Fala também de um acavalamento do tempo, onde se superpõem presente, passado e futuro. O tempo a ser considerado hoje não é mais apenas o tempo das sociedades humanas até então pensado pela História, precisamos levar em conta o tempo das plantas e dos animais, o tempo das bactérias e dos vírus, o tempo da biosfera e da tecnosfera. Todos somos atores, ao mesmo tempo, dos passados e dos devires da Terra e de todos que a habitam. É por isso que se tornou imprescindível atuarmos na transversalidade das lutas, num movimento coletivo de apoio mútuo.

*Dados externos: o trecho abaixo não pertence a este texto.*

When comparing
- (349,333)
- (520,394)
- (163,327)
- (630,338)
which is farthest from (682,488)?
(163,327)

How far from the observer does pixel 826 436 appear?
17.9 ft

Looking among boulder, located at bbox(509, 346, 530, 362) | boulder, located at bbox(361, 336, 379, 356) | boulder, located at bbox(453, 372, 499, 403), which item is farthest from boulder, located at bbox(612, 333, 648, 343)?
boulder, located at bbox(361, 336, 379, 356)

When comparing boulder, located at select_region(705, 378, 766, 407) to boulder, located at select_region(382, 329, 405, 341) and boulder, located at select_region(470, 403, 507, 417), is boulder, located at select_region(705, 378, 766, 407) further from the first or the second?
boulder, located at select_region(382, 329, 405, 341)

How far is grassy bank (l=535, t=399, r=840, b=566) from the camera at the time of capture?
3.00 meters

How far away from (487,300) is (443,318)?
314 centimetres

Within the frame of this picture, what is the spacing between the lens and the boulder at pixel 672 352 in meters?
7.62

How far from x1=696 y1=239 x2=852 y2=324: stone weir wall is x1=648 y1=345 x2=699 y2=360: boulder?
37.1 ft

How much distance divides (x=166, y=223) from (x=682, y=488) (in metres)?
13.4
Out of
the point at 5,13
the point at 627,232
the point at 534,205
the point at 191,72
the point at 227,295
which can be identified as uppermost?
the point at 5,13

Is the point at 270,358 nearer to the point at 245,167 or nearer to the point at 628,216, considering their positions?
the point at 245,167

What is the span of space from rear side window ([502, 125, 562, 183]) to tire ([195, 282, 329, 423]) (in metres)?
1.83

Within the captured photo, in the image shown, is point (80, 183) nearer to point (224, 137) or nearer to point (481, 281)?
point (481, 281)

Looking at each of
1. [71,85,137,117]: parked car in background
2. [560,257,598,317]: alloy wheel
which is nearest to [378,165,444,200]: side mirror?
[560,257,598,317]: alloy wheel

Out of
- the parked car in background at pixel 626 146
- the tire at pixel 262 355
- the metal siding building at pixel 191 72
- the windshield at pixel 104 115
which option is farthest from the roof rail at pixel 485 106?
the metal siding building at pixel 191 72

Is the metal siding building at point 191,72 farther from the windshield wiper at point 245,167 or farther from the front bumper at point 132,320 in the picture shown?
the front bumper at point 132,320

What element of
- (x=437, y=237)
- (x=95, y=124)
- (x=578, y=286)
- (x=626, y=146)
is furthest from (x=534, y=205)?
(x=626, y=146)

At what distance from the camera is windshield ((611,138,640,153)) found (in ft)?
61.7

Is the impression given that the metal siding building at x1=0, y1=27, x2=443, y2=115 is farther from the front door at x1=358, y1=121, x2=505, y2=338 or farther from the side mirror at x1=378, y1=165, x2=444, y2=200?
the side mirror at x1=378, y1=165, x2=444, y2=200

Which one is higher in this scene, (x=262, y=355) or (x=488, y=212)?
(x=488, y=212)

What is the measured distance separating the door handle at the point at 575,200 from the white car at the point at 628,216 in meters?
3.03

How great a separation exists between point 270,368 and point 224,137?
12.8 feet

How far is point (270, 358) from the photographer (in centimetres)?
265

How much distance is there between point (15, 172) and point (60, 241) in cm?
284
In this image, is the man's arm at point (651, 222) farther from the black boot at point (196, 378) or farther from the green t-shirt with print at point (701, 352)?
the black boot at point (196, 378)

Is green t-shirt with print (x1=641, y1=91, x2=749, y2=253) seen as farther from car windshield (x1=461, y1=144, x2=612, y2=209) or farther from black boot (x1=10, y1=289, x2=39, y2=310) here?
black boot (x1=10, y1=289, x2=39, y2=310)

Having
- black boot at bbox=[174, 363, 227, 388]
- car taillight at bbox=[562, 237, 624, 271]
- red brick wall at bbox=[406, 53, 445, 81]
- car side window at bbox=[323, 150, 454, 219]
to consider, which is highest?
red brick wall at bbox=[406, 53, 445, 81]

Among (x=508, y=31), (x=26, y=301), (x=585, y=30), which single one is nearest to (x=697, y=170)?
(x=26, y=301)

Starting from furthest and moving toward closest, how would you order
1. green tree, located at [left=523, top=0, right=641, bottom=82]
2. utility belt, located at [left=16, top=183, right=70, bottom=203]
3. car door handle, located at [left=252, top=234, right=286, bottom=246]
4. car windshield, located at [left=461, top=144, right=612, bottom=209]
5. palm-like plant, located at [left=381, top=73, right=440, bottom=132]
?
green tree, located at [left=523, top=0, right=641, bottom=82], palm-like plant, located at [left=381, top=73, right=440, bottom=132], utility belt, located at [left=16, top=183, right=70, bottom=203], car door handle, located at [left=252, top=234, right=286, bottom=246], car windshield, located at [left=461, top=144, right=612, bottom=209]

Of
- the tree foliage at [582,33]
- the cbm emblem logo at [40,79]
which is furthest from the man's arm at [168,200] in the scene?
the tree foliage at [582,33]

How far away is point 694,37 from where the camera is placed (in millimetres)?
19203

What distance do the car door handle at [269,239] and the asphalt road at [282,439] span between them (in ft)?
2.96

Finalmente, aponta que com o avanço do neoliberalismo, na falta de grandes esperanças de transformação radical do mundo, os homens se voltam para um movimento de ruptura dos laços sociais, em vias de sair da comunidade e em vias de um retorno pulsional ao fenômeno bruto do aqui e agora. Nesse contexto, emergem todo o tipo de soluções messiânicas e apocalípticas. Talvez esse seja também um caminho para pensarmos onde se gestou o reaparecimento da extrema direita no mundo e a emergência de um sujeito como essa figura nefasta e cruel que ocupa atualmente a presidência do Brasil.
[1] Fala de abertura do debate que marcou a retomada dos eventos presenciais do PUD após a pandemia, em 24 de junho de 2022, com os conferencistas Octavio Costa, jornalista, presidente da ABI – Associação Brasileira de Imprensa e Henrique Vieira, pastor, ator e ativista de direitos humanos.
[2] Vianna, Helena Besserman Não conte a ninguém… – Contribuição à história das Sociedades Psicanalíticas do Rio de Janeiro, Rio de Janeiro, Imago, 1994.
[3] Saleme, Maria Helena A normopatia na formação do analista, São Paulo, Escuta, 2008.
[4] Mbembe, Achille Políticas da Inimizade, São Paulo, N-1 edições,2021.